| TEXT SHOWN |
↓

Non-farm payrolls were up 103,000 in September To view this article, Click Here

Brian S. Wesbury - Chief Economist
 Robert Stein, CFA - Senior Economist

Date: 10/7/2011






Non-farm payrolls were up 103,000 in September and up 202,000 including revisions to
July/August. The consensus expected a gain of 60,000.
Private sector payrolls increased 137,000 in September.  Revisions to July/August
added 42,000, bringing the net gain to 179,000.  September gains were led by
professional & business services (+48,000), health care (+44,000), telecomm
(+38,000, due to the end of the Verizon strike), and non-residential construction
(+30,000).  The biggest decline was manufacturing (-13,000).
 
The unemployment rate remained unchanged at 9.1%.
 
Average weekly earnings – cash earnings, excluding benefits – increased
0.5% in September and are up 2.1% versus a year ago.

↑

| WHAT NEEDS TO BE DONE |
Reproduce the part of the payrolls report that begins at the words "Non-farm payrolls were up 103,000 in September and" and stops after the words "was manufacturing (-13,000).", word for word. Work only from the payrolls report.

(Excerpts from a dataset)

↓

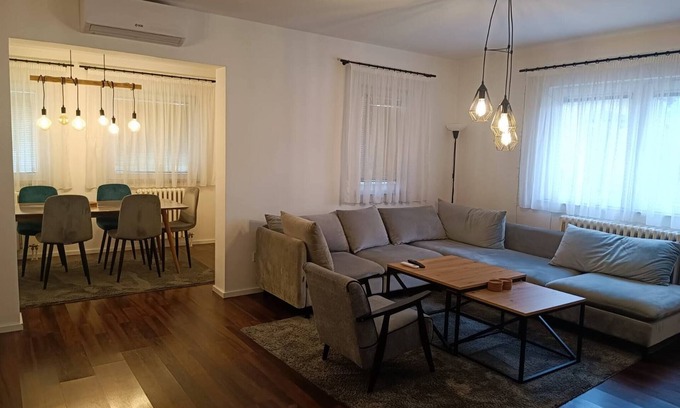 Sarajevo House | Urban Home in Sarajevo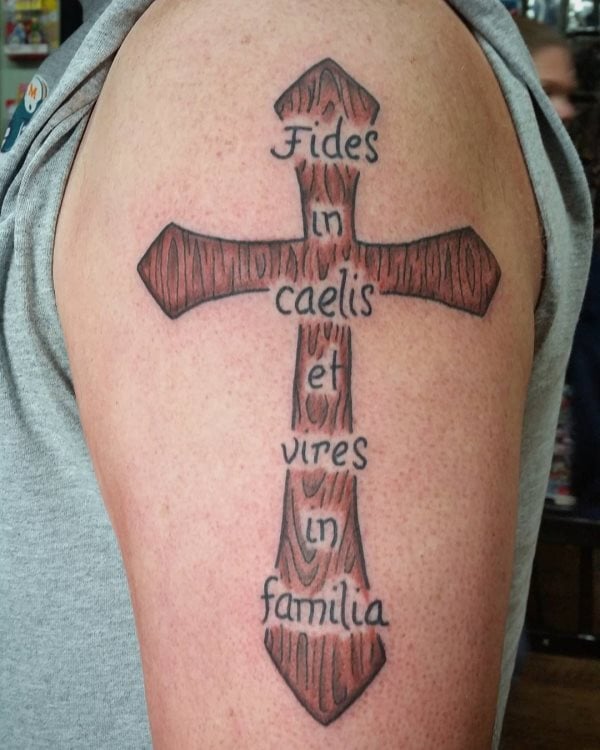 tatuagem cruz 292
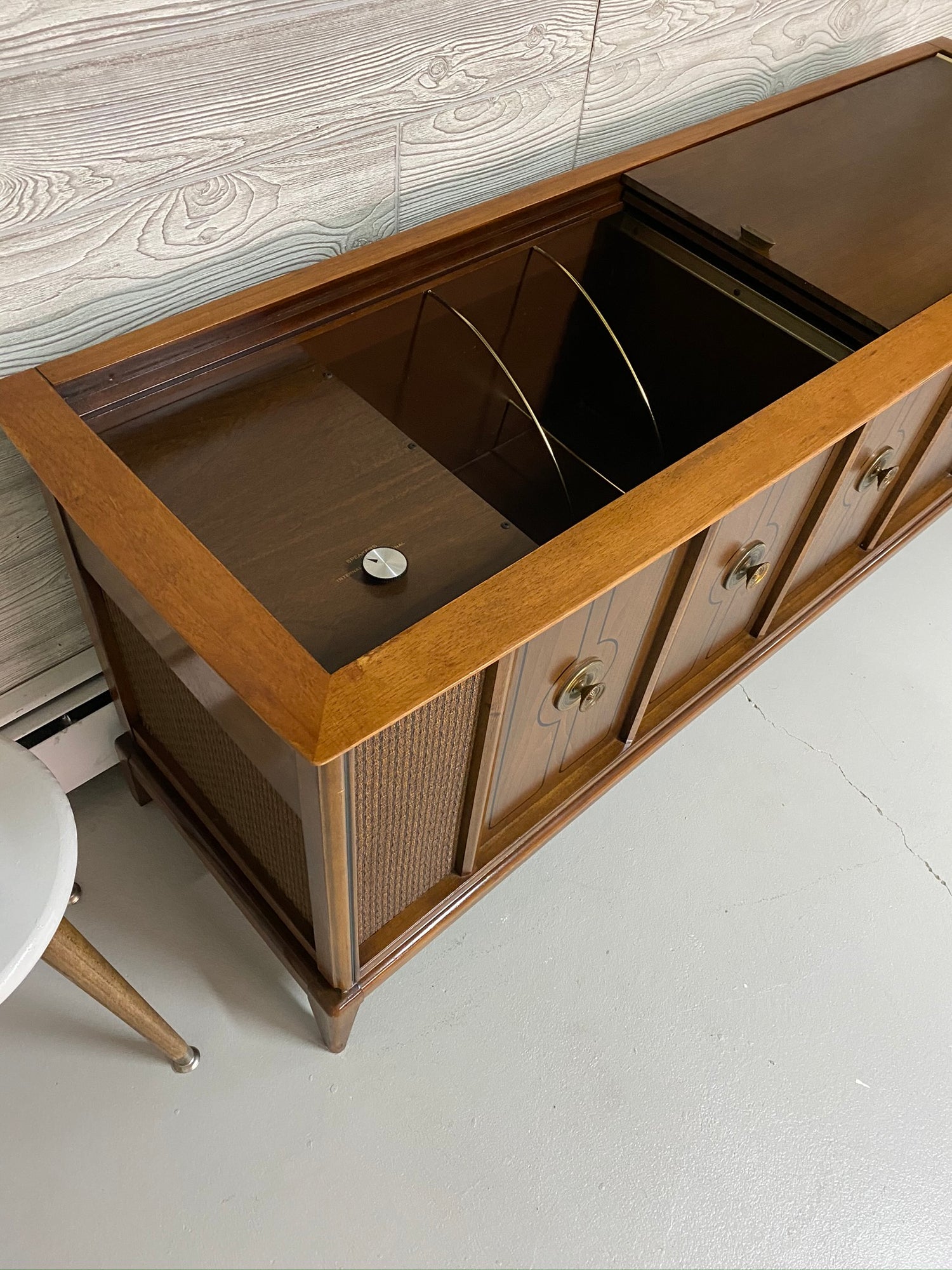 **SOLD OUT**  MAGNAVOX Vintage Stereo Console 60s Record Player Changer AM FM Bluetooth Alexa The Vintedge Co.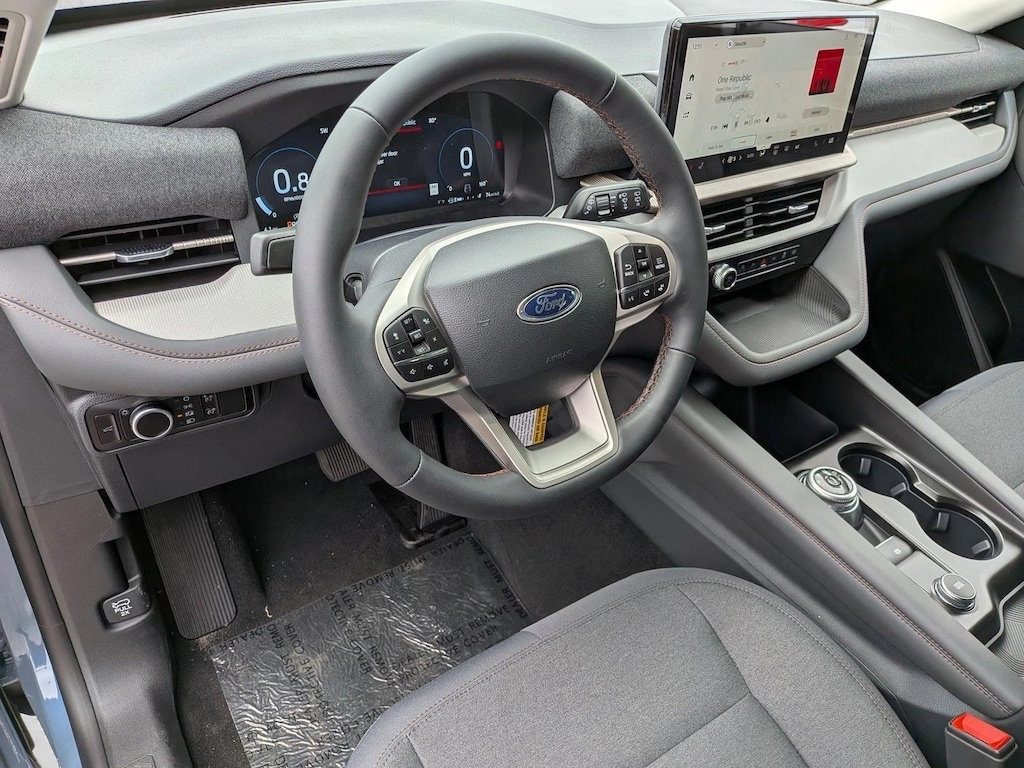 New 2026 Ford Explorer Active w/200A Pkg SUV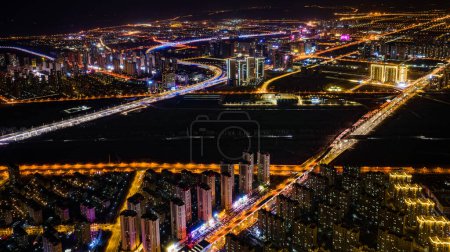 Nachtansicht der südlichen Neustadt in Changchun, China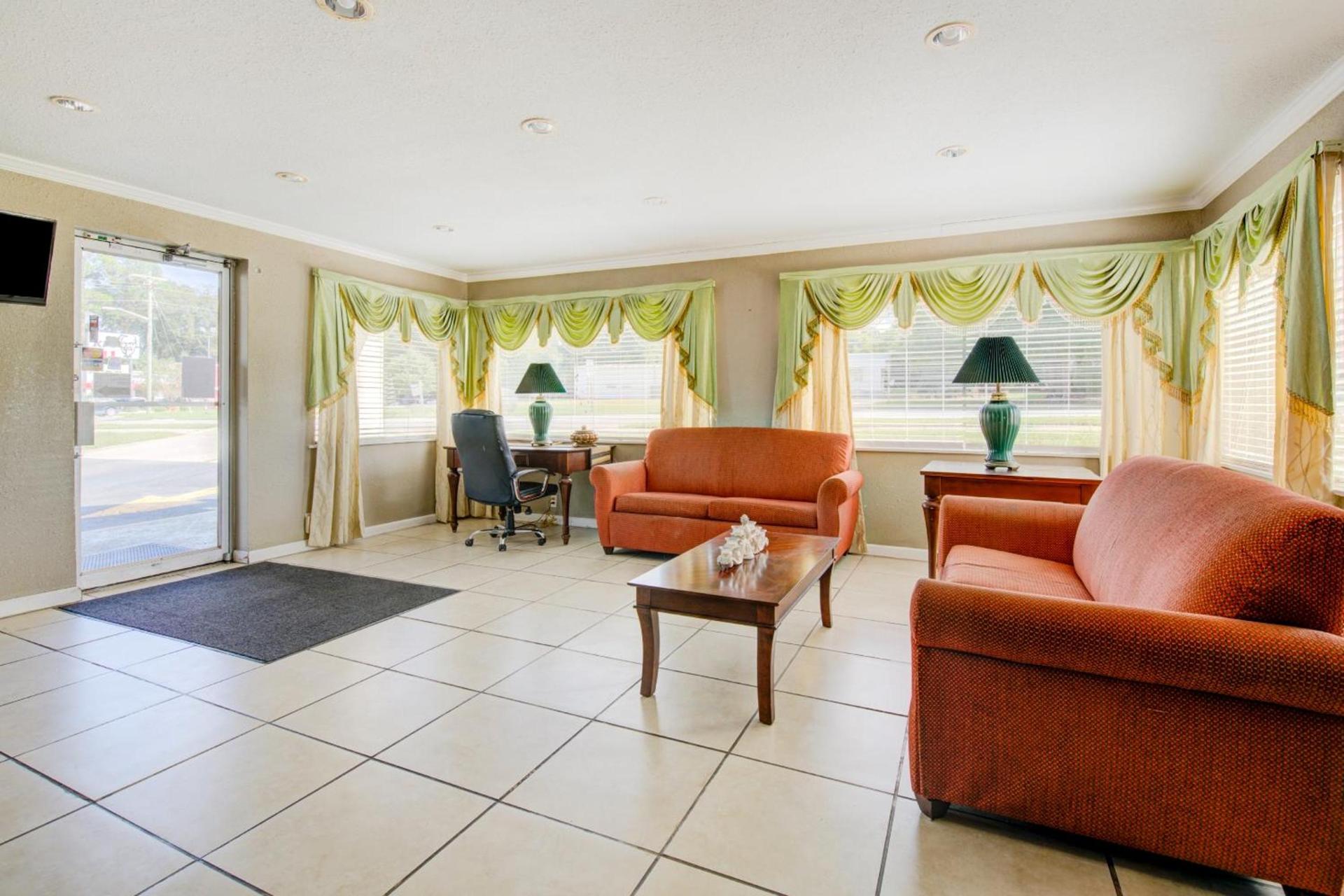 OYO Hotel Douglas GA US-441 photo 7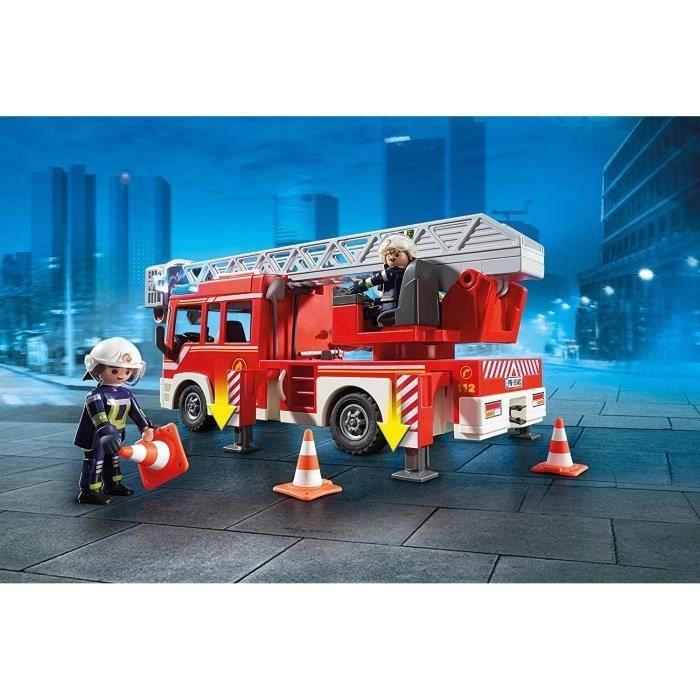 Playmobil 9463 Camión de Bomberos con Escalera, luces y sonidos, cabina para 4 personajes, compatible con módulo RC y bomba de agua 9468, para niños +4 años 4 Playmobil 9463 Camión de Bomberos con Escalera, luces y sonidos, cabina para 4 personajes, compatible con módulo RC y bomba de agua 9468, para niños +4 años 4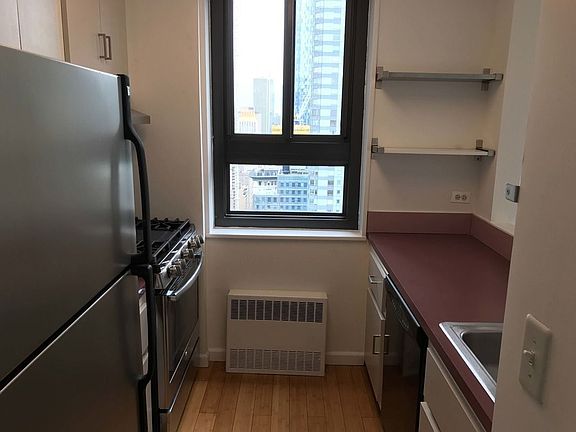 5th image of 347 W 57th St APT 44D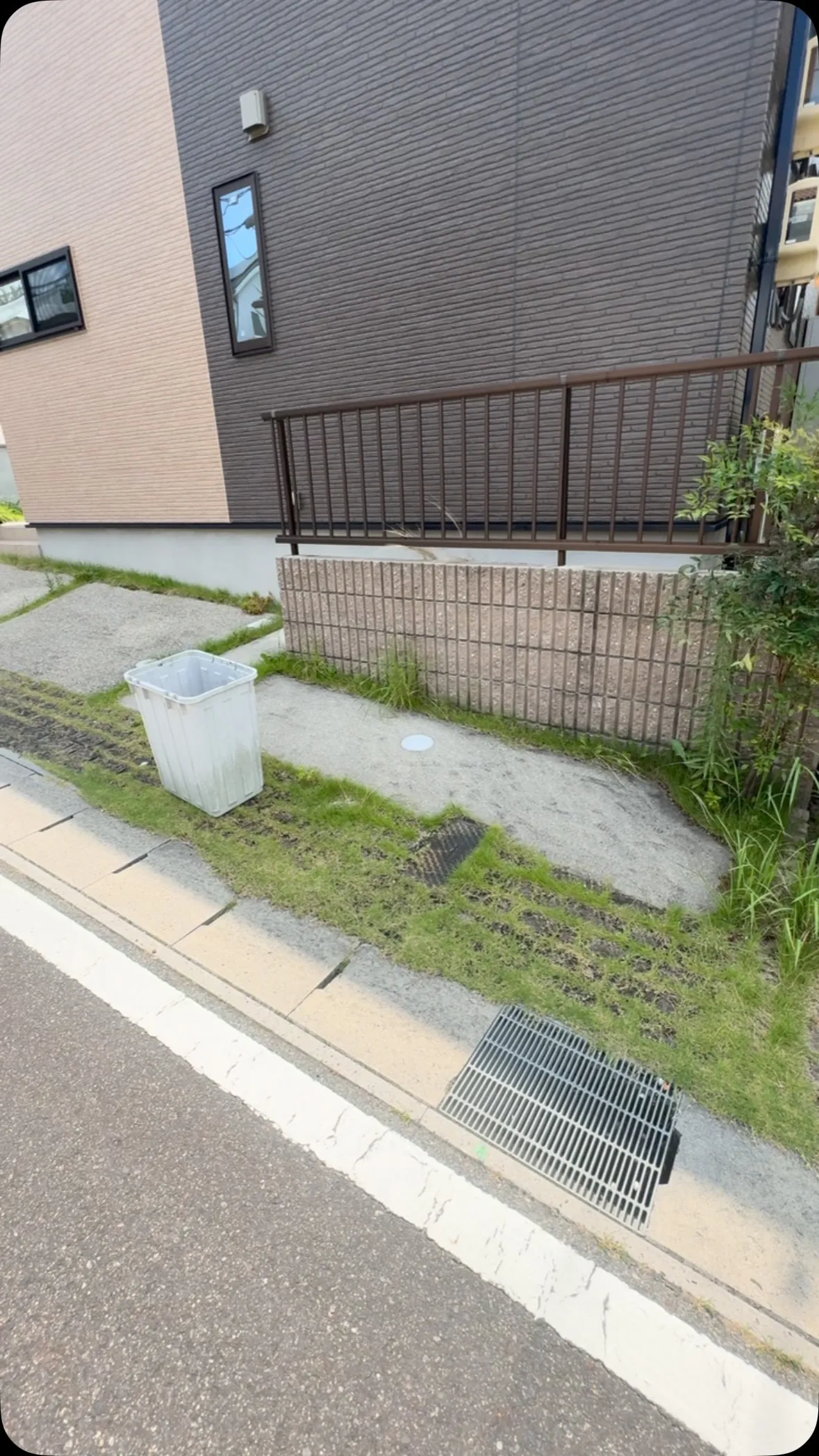 今、こちらの現場を頑張ってま〜す。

↑

| OUTPUT FOR THIS EXERCISE |
Non-farm payrolls were up 103,000 in September and up 202,000 including revisions to
July/August. The consensus expected a gain of 60,000.
Private sector payrolls increased 137,000 in September.  Revisions to July/August
added 42,000, bringing the net gain to 179,000.  September gains were led by
professional & business services (+48,000), health care (+44,000), telecomm
(+38,000, due to the end of the Verizon strike), and non-residential construction
(+30,000).  The biggest decline was manufacturing (-13,000).